本発明の実施の形態1の可変動弁装置の構成を示す斜視図である。 図1に示すカム軸の詳細な構成を説明するために、カム軸をその軸方向から見た図である。 図1に示す可変動弁装置により実現される弁体の開弁特性の変更の具体例である。 動弁系の応答能力についての配慮なしに、吸気弁の開弁期間中にアクセル要求の変化に基づく目標開弁特性の変更がなされた場合の動作を説明するための図である。 吸気弁の開弁期間中のアクセル要求の変化に基づく目標開弁特性の変更に対して、動弁系の応答能力についての配慮がなされた本実施形態のシステムの特徴的動作を説明するための図である。 本発明の実施の形態1において、目標吸気量なまし処理を実現するために実行されるルーチンのフローチャートである。 図6に示すルーチン中で参照される目標リフトカーブ取得用マップである。 図1に示す可変動弁装置における目標リフトカーブとカム角θとの関係を示す図である。 本発明の実施の形態1において、開弁期間中におけるリフトカーブの変更に伴う実吸入空気量の変化を反映した燃料噴射量を算出するために実行されるルーチンのフローチャートである。 図9に示すルーチン中で用いられる推定吸入空気量Gatotalの算出方法を説明するための図である。 図9に示すルーチン中で参照される基本噴射量取得用マップである。 図9に示すルーチンにおける補正噴射量(過渡分)の取得手法を説明するための図である。
符号の説明
10 可変動弁装置
12 弁体
16 バルブリフター
18、20 カム
22、24 カム軸
30 第1のモータ
38 第2のモータ
40 ECU(Electronic Control Unit)

Claims (5)

  1. 弁体の開弁特性を変更可能な可変動弁装置を備え、内燃機関の運転状態に応じて当該弁体の目標開弁特性を変更する制御を行う内燃機関の制御装置であって、
    弁体の開弁期間中に運転状態の変化を検出する運転状態変化検出手段と、
    当該運転状態の変化に応じた目標開弁特性に関する要求値を所定の応答許容値と比較する応答性判定手段と、
    前記要求値が前記応答許容値より大きい場合に、当該応答許容値に基づいて前記要求値に修正を施す開弁特性修正手段と、
    前記要求値修正手段により修正された修正後要求値に従って制御するように前記可変動弁装置に指示する開弁特性指令手段と、
    を備えることを特徴とする内燃機関の制御装置。
  2. 前記修正後要求値に基づいて、開弁期間中に筒内に供給された実吸入空気量を推定する吸気量推定手段を更に備えることを特徴とする請求項1記載の内燃機関の制御装置。

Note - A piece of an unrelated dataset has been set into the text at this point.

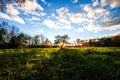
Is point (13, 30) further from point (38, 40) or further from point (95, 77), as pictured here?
point (95, 77)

  3. 前記可変動弁装置は、カム軸を駆動するモータを備え、
    前記応答許容値は、前記モータの応答性能値に基づいて定められていることを特徴とする請求項1または2記載の内燃機関の制御装置。
  4. 前記応答許容値は、弁体の実リフト量の変化量または実リフト速度に基づいて定められていることを特徴とする請求項3記載の内燃機関の制御装置。
  5. 前記開弁特性修正手段は、
    運転状態に基づいて目標吸入空気量のベース値を取得する目標吸気量取得手段と、
    前記要求値が前記応答許容値より大きい場合に、前記応答許容値に基づいて前記ベース値を修正する目標吸気量修正手段と、
    前記目標吸気量修正手段により修正された修正後目標吸気量に基づいて、前記要求値を修正する要求値修正手段と、を含むことを特徴とする請求項1乃至4の何れか1項記載の内燃機関の制御装置。